When to use this model for high-volume ticket classification
A 10-person SaaS support team triages 800 inbound tickets daily, each 200-400 tokens (customer message + account history snippet). DeepSeek V3.1 Terminus processes these at $0.27/Mtok input and $0.95/Mtok output—if each classification response is 50 tokens, you're spending roughly $0.10 per 1,000 tickets (input + output). The 163k context is overkill here, but the price floor is competitive with faster models, and the text-only modality matches the workload. The threshold: if your ticket volume exceeds 500/day and you're batching classification (not streaming), this model works. Below 200/day, latency and developer experience matter more than per-token cost, so you'd pick a model with better tooling. Above 1,000/day, the $0.95 output rate starts to hurt—at that scale, switch to a model with cheaper generation.
Frequently asked
Is DeepSeek V3.1 Terminus good for general text tasks?
Yes, it handles most text generation, analysis, and reasoning tasks competently. The 163k token context window lets you process long documents or maintain extended conversations without losing thread. Without public benchmarks we can't compare it directly to GPT-4 or Claude, but the pricing suggests it's positioned as a cost-effective workhorse for standard LLM workloads.
Is DeepSeek V3.1 Terminus cheaper than GPT-4o?
Significantly cheaper. At $0.27 input and $0.95 output per million tokens, you're paying roughly 10-15x less than GPT-4o for most workloads. If you're running high-volume text processing where GPT-4-level reasoning isn't critical, the cost savings are substantial. The output pricing is still higher than input, so watch your generation length.

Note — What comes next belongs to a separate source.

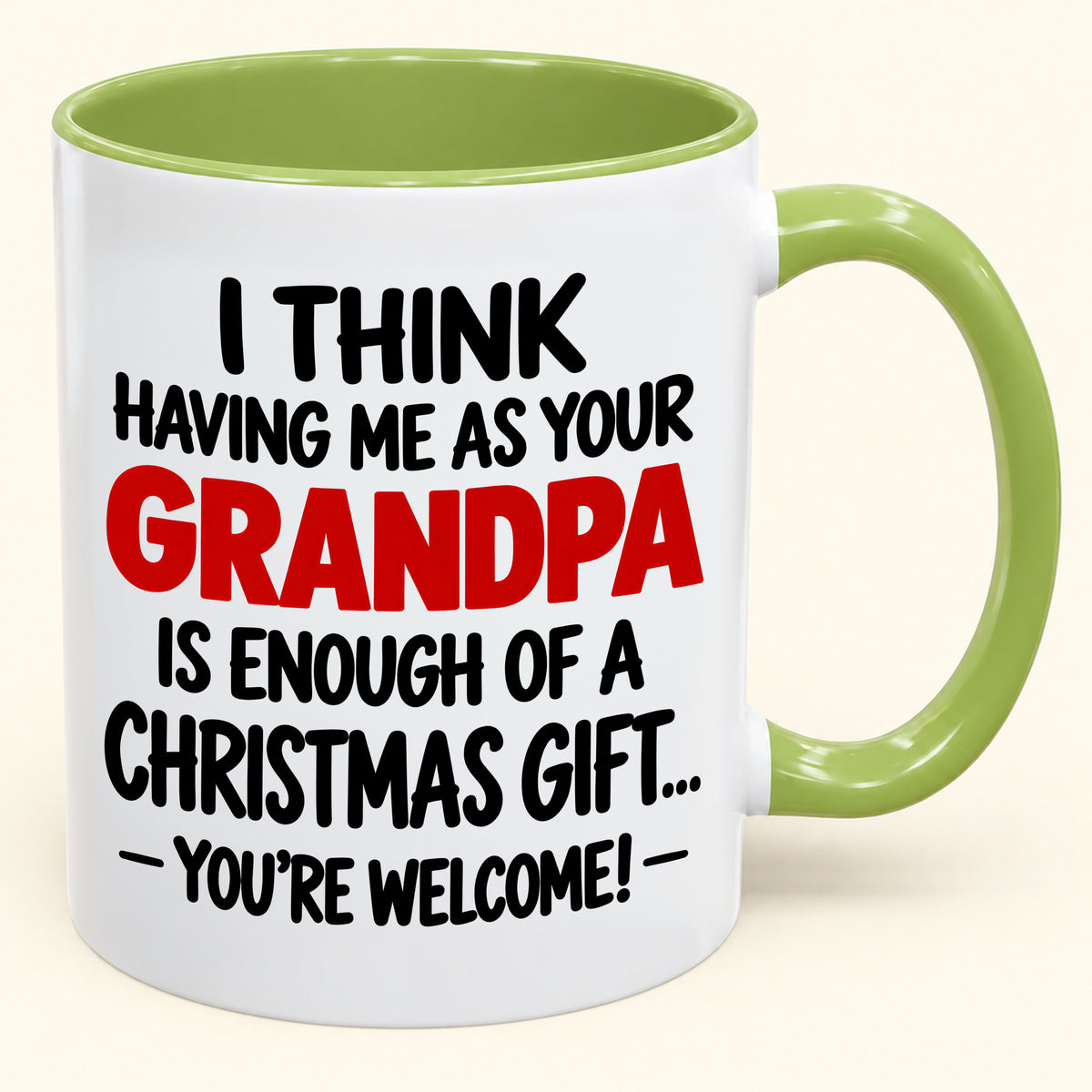 Christmas Mug - Having Me As Your Grandpa Is Enough Of A Christmas Gift - FROM GRANDPA TO GRANDCHILD (SKU2610-566)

Can DeepSeek V3.1 Terminus handle 160k token contexts reliably?
The 163k window is there, but real-world performance at maximum context depends on your use case. For retrieval or summarization across long documents it should work fine. For complex reasoning over the entire window, expect some degradation—this is true for all models. Test with your actual data before committing to workflows that max out the context.
How does DeepSeek V3.1 Terminus compare to V3?

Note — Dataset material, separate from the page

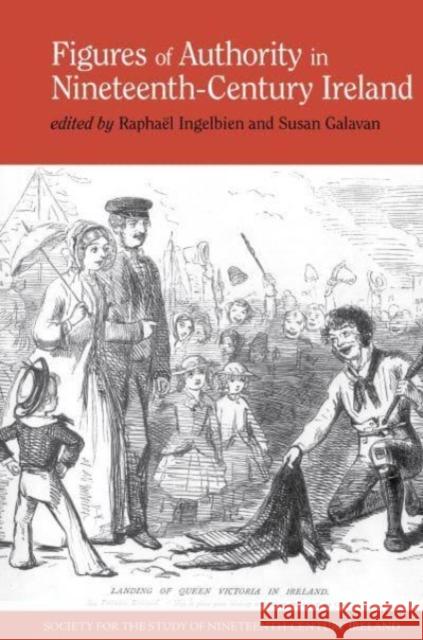 Figures of Authority in Nineteenth-Century Ireland  9781837644360 Liverpool University Press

We don't have benchmark data to show specific improvements over V3. The 'Terminus' designation and similar pricing suggest this is an incremental update rather than a major capability jump. If you're already using V3 successfully, migration risk is low. If you're choosing fresh, the lack of public evals means you'll need to run your own tests.

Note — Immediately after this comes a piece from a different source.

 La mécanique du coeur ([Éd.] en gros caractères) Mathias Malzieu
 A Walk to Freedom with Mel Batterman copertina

Should I use DeepSeek V3.1 Terminus for production chatbots?
Depends on your quality bar and budget. The pricing makes it attractive for high-volume chat where you need decent responses but not frontier-model quality. The large context window helps with conversation history. Without latency data or benchmark scores, prototype first—if responses meet your standards and speed is acceptable, the cost savings justify deployment.